本研究合成了6个新型二价锰配合物，其化学式分别为[Mn₂(Rmal)₂(H₂O)₂(azpy)]ₙ（1~3）、[Mn(Phmal)(H₂O)(azpy)]ₙ（4）、[Mn₂(Et₂mal)₂(H₂O)₄(azpy)₂]ₙ（5）以及[Mn(Bzmal)(H₂O)₃(azpy)]（6）；其中azpy为4,4'-偶氮双吡啶(4,4'-azobispyridine，1~6)，Rmal分别为甲基丙二酸酯(methylmalonate，Memal，1)、二甲基丙二酸酯(dimethylmalonate，Me₂mal，2)与丁基丙二酸酯(butylmalonate，Butmal，3)，Phmal为苯基丙二酸酯(phenylmalonate，4)，Et₂mal为二乙基丙二酸酯(diethylmalonate，5)，Bzmal为苄基丙二酸酯(benzylmalonate，6)。所有配合物均通过单晶X射线衍射完成合成与结构表征。 配合物1~3为三维化合物，其结构由经顺反（syn–anti）羧酸酯（Rmal）桥联的二价锰褶皱层构成，再由双单齿配体azpy作为柱撑基团拓展为三维网络。
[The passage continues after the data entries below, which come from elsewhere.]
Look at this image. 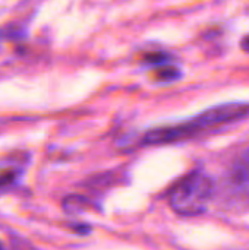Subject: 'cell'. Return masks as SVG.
<instances>
[{
    "mask_svg": "<svg viewBox=\"0 0 249 250\" xmlns=\"http://www.w3.org/2000/svg\"><path fill=\"white\" fill-rule=\"evenodd\" d=\"M213 193V182L201 171H194L181 179L169 195L170 207L183 217L200 215L205 211Z\"/></svg>",
    "mask_w": 249,
    "mask_h": 250,
    "instance_id": "cell-1",
    "label": "cell"
},
{
    "mask_svg": "<svg viewBox=\"0 0 249 250\" xmlns=\"http://www.w3.org/2000/svg\"><path fill=\"white\" fill-rule=\"evenodd\" d=\"M249 113V107L247 105H239V104H226V105H219L214 108L207 110L201 116H198L195 120L191 122L195 130H201L205 127L223 125L227 122H232L241 116H245Z\"/></svg>",
    "mask_w": 249,
    "mask_h": 250,
    "instance_id": "cell-2",
    "label": "cell"
},
{
    "mask_svg": "<svg viewBox=\"0 0 249 250\" xmlns=\"http://www.w3.org/2000/svg\"><path fill=\"white\" fill-rule=\"evenodd\" d=\"M181 76V73H179V70L178 69H175V67H161V69H158L157 72H156V78L158 79V81H175V79H178Z\"/></svg>",
    "mask_w": 249,
    "mask_h": 250,
    "instance_id": "cell-3",
    "label": "cell"
},
{
    "mask_svg": "<svg viewBox=\"0 0 249 250\" xmlns=\"http://www.w3.org/2000/svg\"><path fill=\"white\" fill-rule=\"evenodd\" d=\"M16 174H18V171L12 170V168L0 171V190L7 188L9 185H12L16 179Z\"/></svg>",
    "mask_w": 249,
    "mask_h": 250,
    "instance_id": "cell-4",
    "label": "cell"
},
{
    "mask_svg": "<svg viewBox=\"0 0 249 250\" xmlns=\"http://www.w3.org/2000/svg\"><path fill=\"white\" fill-rule=\"evenodd\" d=\"M144 60L151 64H160V63L167 62V56L164 53H150L144 57Z\"/></svg>",
    "mask_w": 249,
    "mask_h": 250,
    "instance_id": "cell-5",
    "label": "cell"
},
{
    "mask_svg": "<svg viewBox=\"0 0 249 250\" xmlns=\"http://www.w3.org/2000/svg\"><path fill=\"white\" fill-rule=\"evenodd\" d=\"M241 45H242V48L247 51V53H249V35H247L244 40H242V42H241Z\"/></svg>",
    "mask_w": 249,
    "mask_h": 250,
    "instance_id": "cell-6",
    "label": "cell"
},
{
    "mask_svg": "<svg viewBox=\"0 0 249 250\" xmlns=\"http://www.w3.org/2000/svg\"><path fill=\"white\" fill-rule=\"evenodd\" d=\"M244 160H245V166H247V168L249 170V149L247 151V154H245V158H244Z\"/></svg>",
    "mask_w": 249,
    "mask_h": 250,
    "instance_id": "cell-7",
    "label": "cell"
},
{
    "mask_svg": "<svg viewBox=\"0 0 249 250\" xmlns=\"http://www.w3.org/2000/svg\"><path fill=\"white\" fill-rule=\"evenodd\" d=\"M0 250H4L3 249V245H1V243H0Z\"/></svg>",
    "mask_w": 249,
    "mask_h": 250,
    "instance_id": "cell-8",
    "label": "cell"
}]
</instances>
配合物4具有层状结构，二价锰离子通过与1~3一致的顺反配位模式羧酸酯（Phmal）桥联，而azpy在此充当端基单齿配体。配合物5的结构由Et₂mal-二价锰中性链经azpy配体相互连接，最终形成复杂的三维网络。配合物6由中性单核单元[Mn(Bzmal)(H₂O)₃(azpy)]构成，该单元通过O–H···O、O–H···N及π–π型分子间相互作用相互交联，形成三维超分子结构。 对上述晶体结构开展拓扑分析后发现，共存在四种不同的网络拓扑：1~3为(3,4)-连接的InS型网络，4为双节点层状hcb网络，5为单节点CdS型网络，6为(4,5)-连接的tcs拓扑结构。 针对配合物1~5，我们在2.0~300 K温度范围内对其磁性质进行了研究。配合物1~4整体表现出反铁磁行为，磁化率极大值出现在2.8~5.5 K区间，其磁交换路径由顺反羧酸酯（取代丙二酸酯）桥联提供，锰-锰间距范围为5.4365(3)~5.5274(1) Å。配合物5中通过反式双单齿Et₂mal配体存在极弱的反铁磁相互作用，链内锰-锰间距为7.328(3) Å。而1~5中通过双单齿azpy配体的锰-锰间距均大于13.5 Å，这一特征解释了该扩展桥联未产生显著磁相互作用的原因。